Raw data.
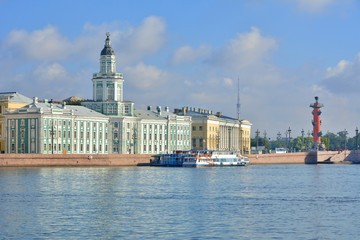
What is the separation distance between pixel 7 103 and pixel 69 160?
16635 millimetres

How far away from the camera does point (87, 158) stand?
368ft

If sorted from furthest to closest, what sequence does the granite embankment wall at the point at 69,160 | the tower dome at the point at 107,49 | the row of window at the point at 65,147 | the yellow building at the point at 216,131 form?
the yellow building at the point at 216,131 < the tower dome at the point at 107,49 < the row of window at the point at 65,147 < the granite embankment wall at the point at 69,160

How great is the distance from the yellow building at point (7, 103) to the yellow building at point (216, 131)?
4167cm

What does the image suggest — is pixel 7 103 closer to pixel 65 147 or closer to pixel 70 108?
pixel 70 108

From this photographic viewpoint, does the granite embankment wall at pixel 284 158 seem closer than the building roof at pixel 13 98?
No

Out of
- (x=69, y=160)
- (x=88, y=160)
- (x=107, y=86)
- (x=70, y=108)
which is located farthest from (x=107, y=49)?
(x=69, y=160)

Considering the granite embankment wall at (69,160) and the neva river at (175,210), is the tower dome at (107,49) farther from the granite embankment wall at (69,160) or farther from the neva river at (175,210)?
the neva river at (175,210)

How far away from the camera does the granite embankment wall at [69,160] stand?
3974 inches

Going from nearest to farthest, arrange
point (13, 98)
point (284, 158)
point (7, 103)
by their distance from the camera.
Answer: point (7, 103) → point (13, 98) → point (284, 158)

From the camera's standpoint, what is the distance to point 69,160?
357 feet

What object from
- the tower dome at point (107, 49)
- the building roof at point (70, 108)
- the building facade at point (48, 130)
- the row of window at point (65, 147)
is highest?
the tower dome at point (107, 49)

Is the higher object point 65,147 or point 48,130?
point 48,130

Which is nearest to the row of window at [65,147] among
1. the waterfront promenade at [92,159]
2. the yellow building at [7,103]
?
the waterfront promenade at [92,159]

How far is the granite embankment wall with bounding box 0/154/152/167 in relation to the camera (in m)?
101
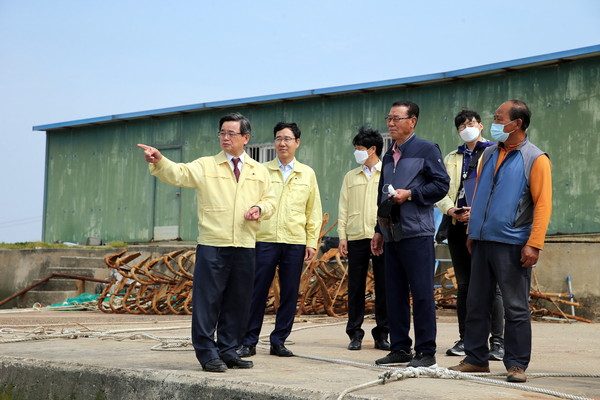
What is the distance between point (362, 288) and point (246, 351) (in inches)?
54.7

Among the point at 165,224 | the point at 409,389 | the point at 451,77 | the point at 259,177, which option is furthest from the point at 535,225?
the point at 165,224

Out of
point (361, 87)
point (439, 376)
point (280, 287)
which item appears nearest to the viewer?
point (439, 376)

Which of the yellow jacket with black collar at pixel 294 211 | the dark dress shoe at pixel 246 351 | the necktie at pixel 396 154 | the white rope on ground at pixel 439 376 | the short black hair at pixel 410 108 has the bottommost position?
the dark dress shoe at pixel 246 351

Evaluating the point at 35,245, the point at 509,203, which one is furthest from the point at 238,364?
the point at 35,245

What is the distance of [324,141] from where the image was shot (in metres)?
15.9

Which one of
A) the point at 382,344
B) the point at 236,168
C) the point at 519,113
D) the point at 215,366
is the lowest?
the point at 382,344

Exercise goal.
Leave out every picture, and copy exactly the lines from the line that contains "What object from" through the end of the material.

Written solution.
What object from
- the tower dome at point (107, 49)
- the building roof at point (70, 108)
- the building facade at point (48, 130)
- the row of window at point (65, 147)
is highest?
the tower dome at point (107, 49)

Is the higher object point 65,147 or point 48,130?
point 48,130

Which is nearest to the row of window at [65,147] among
1. the waterfront promenade at [92,159]
2. the yellow building at [7,103]
?
the waterfront promenade at [92,159]

How far is the granite embankment wall with bounding box 0/154/152/167 in relation to the camera (in m)?
101
What is the distance between point (362, 288) and point (246, 351) (in inches)?
54.7

Among the point at 165,224 | the point at 409,389 | the point at 451,77 | the point at 259,177, which option is furthest from the point at 535,225?
the point at 165,224

Out of
point (361, 87)
point (439, 376)
point (280, 287)
which item appears nearest to the viewer?
point (439, 376)

Which of the yellow jacket with black collar at pixel 294 211 | the dark dress shoe at pixel 246 351 | the necktie at pixel 396 154 | the white rope on ground at pixel 439 376 | the short black hair at pixel 410 108 has the bottommost position?
the dark dress shoe at pixel 246 351

Evaluating the point at 35,245, the point at 509,203, which one is furthest from the point at 238,364?
the point at 35,245

What is the distance of [324,141] from where the image was shot (in metres)?
15.9

Which one of
A) the point at 382,344
B) the point at 236,168
C) the point at 519,113
D) the point at 215,366
is the lowest?
the point at 382,344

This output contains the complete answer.